A spokeswoman for Glickman said he would be happy to discuss further measures with Owens after the federal moratorium expires.
Federal land managers in Colorado said Wednesday the moratorium was moot. They said they have several prescribed burns pending, but cannot carry them out because the equipment and manpower needed to monitor those fires are in New Mexico and the time limit for prescribed burns is about to expire.
Babbitt on Thursday released results of a preliminary investigation that said the National Park Service officials who started the Los Alamos fire failed to follow proper procedures and did not have enough fire crews on hand to keep the blaze under control.
Owens said the state was forced to set up its own permit process to coordinate burns because the federal government controls 30 percent of the state's land, and the state was being held responsible for federal mistakes under the federal Clean Air Act.
Owens said federal government officials balked at complying with a new state law requiring federal agencies to submit plans for prescribed burns and alternatives because they are afraid the practice will spread to other states.
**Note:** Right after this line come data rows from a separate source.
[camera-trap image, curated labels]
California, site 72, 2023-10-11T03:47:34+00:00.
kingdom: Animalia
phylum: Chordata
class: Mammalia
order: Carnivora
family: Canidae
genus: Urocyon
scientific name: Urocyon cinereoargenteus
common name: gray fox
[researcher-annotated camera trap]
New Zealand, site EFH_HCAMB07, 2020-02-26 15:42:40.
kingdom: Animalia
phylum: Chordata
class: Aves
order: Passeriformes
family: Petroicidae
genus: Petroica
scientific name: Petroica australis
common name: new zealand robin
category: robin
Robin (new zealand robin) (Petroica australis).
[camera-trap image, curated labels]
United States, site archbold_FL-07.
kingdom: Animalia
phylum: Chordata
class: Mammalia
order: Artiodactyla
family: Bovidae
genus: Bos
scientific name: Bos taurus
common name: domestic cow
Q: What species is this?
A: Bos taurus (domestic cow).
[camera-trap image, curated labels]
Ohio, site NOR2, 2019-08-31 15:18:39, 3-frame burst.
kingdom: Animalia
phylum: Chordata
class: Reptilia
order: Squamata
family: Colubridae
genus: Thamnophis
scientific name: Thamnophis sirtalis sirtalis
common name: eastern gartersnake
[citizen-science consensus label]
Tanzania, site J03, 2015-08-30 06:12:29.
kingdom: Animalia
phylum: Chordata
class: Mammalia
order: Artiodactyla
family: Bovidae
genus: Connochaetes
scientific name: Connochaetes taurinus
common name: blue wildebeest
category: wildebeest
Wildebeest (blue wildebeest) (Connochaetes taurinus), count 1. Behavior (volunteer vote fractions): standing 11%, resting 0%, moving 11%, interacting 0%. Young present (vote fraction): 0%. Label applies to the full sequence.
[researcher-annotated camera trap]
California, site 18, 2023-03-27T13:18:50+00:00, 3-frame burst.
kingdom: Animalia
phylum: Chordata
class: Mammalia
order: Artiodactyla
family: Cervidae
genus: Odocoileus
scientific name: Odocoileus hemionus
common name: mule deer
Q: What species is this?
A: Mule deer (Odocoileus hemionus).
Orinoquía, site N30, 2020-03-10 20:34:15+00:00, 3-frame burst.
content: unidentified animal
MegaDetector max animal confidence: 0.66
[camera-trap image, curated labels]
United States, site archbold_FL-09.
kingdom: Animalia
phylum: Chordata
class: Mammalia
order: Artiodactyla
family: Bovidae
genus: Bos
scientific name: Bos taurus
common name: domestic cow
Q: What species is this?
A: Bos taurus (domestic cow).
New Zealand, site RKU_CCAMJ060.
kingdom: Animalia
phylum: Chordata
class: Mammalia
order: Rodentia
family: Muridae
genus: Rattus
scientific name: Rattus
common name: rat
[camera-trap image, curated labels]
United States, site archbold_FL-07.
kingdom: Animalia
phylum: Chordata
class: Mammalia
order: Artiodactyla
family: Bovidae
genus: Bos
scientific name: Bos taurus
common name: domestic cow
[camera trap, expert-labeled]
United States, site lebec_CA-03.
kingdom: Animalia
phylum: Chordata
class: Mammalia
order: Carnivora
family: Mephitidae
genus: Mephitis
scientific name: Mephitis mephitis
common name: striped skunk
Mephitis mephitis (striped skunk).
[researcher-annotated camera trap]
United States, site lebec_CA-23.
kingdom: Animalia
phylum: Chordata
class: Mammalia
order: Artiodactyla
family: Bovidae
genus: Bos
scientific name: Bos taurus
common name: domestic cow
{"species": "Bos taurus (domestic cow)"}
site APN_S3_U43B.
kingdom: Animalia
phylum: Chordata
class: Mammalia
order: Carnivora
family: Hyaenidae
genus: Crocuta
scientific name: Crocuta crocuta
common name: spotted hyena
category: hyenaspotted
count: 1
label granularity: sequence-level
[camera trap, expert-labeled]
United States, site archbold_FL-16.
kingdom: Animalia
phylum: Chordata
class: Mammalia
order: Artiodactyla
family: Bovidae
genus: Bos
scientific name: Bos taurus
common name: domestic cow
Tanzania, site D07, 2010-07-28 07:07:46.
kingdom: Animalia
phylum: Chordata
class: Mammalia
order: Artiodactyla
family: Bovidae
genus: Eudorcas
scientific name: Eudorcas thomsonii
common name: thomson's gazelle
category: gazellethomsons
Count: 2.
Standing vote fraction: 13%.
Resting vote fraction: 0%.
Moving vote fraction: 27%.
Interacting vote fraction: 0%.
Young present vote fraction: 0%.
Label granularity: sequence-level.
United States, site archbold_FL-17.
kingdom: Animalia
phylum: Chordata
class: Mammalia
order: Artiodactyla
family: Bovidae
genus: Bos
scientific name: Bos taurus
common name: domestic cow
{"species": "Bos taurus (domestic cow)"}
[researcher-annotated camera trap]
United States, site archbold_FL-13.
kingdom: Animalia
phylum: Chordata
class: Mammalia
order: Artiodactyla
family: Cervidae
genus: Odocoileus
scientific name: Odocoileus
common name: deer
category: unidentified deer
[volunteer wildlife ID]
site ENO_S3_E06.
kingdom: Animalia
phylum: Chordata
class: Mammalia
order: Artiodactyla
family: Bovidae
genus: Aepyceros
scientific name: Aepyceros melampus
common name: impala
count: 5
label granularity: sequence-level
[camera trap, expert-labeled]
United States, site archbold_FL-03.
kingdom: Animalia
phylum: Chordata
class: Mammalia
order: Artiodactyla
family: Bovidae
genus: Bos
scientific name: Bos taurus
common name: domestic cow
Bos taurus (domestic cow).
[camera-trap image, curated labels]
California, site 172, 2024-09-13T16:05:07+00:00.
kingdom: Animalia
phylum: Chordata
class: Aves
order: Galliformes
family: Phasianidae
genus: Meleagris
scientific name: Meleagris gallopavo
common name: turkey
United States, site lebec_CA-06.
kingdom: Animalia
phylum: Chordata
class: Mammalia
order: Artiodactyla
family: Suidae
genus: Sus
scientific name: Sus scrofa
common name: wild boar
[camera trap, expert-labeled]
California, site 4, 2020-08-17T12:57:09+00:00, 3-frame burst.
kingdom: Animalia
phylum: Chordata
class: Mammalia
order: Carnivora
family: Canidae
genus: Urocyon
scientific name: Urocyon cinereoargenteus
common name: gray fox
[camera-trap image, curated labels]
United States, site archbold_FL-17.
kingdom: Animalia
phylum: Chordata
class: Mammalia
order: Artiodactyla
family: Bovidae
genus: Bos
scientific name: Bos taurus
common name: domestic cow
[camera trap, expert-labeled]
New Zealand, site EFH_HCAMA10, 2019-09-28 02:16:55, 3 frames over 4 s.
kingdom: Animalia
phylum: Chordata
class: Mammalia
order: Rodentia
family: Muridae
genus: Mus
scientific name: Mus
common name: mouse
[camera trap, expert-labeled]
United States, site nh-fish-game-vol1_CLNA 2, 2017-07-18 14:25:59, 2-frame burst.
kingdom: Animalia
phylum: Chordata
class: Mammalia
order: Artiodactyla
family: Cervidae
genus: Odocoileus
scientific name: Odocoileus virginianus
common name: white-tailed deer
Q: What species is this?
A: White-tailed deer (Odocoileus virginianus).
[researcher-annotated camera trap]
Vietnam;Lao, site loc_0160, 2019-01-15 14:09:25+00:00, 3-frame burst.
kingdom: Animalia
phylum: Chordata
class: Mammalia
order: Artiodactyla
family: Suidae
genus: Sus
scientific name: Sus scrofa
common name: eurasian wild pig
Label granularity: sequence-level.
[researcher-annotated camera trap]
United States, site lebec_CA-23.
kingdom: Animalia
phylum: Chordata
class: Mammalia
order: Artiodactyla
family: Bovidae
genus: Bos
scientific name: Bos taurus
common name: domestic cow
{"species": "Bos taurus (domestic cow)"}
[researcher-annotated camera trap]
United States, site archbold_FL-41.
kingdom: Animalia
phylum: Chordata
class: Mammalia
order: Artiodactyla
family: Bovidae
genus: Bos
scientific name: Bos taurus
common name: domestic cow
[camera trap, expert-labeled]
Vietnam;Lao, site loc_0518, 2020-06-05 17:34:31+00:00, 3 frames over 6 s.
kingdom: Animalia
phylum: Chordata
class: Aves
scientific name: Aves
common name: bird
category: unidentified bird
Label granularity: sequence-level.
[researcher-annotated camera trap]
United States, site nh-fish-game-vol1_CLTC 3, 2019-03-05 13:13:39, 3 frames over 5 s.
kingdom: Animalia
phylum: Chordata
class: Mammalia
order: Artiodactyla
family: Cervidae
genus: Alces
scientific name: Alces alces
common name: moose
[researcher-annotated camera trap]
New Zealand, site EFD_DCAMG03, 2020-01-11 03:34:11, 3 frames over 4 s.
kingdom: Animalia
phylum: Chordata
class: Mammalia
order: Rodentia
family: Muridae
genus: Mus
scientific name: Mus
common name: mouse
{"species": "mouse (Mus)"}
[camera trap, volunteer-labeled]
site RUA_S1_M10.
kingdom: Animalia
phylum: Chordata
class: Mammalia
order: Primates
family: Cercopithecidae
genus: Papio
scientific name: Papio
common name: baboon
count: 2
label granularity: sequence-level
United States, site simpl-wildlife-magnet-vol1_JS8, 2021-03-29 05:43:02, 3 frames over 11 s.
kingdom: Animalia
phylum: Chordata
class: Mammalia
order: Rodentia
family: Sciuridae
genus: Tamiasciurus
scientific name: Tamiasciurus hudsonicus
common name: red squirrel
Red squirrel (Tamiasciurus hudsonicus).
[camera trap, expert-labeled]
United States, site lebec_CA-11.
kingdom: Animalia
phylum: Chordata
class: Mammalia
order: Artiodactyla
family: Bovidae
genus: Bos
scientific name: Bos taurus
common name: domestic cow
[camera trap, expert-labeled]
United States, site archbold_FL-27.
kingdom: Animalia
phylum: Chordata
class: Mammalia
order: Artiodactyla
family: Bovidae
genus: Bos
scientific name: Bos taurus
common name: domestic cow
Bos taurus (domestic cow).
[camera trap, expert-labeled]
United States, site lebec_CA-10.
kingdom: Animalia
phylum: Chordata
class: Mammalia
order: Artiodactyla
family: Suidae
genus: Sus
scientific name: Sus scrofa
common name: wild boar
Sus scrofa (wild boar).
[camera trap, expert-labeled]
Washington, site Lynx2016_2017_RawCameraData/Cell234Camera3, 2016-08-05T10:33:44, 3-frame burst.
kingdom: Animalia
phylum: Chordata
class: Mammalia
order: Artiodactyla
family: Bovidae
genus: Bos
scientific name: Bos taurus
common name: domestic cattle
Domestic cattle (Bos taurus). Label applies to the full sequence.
Owens said he is prepared to go to court to enforce the new state law.
''I trust federal agencies will comply, but in private conversations there has been some discussion that maybe they won't,'' Owens said.
''There is concern from the federal government that if all states tried to extend the oversight we are seeking ... it would make their ability to have the 23,000 burns they had last year harder to do,'' Owens said.
The governor said he is not opposed to prescribed burns since they can eliminate dangerous fire conditions. But from now on he said the state will be looking over the federal government's shoulder.
''I expect any future federal prescribed burns in Colorado to occur only after the state Health Department has had the opportunity to examine all meteorological data upon which the federal land management agency is relying for each specific fire,'' Owens told Babbitt and Glickman.
Owens said Colorado suffered the consequences of a poorly planned federal burn in 1998 when the city of Durango exceeded federal air quality standards due to a fire set by the U.S. Forest Service. He said the health impacts from elevated levels of pollution can be severe, especially to people with health problems.
Denise Tomlin, spokeswoman for the U.S. Forest Service in Colorado, said her agency has been getting permits from Colorado for 22 years and was surprised by the governor's action.
She said her agency always shares its weather information with the state, and has modified burn plans at the state's request.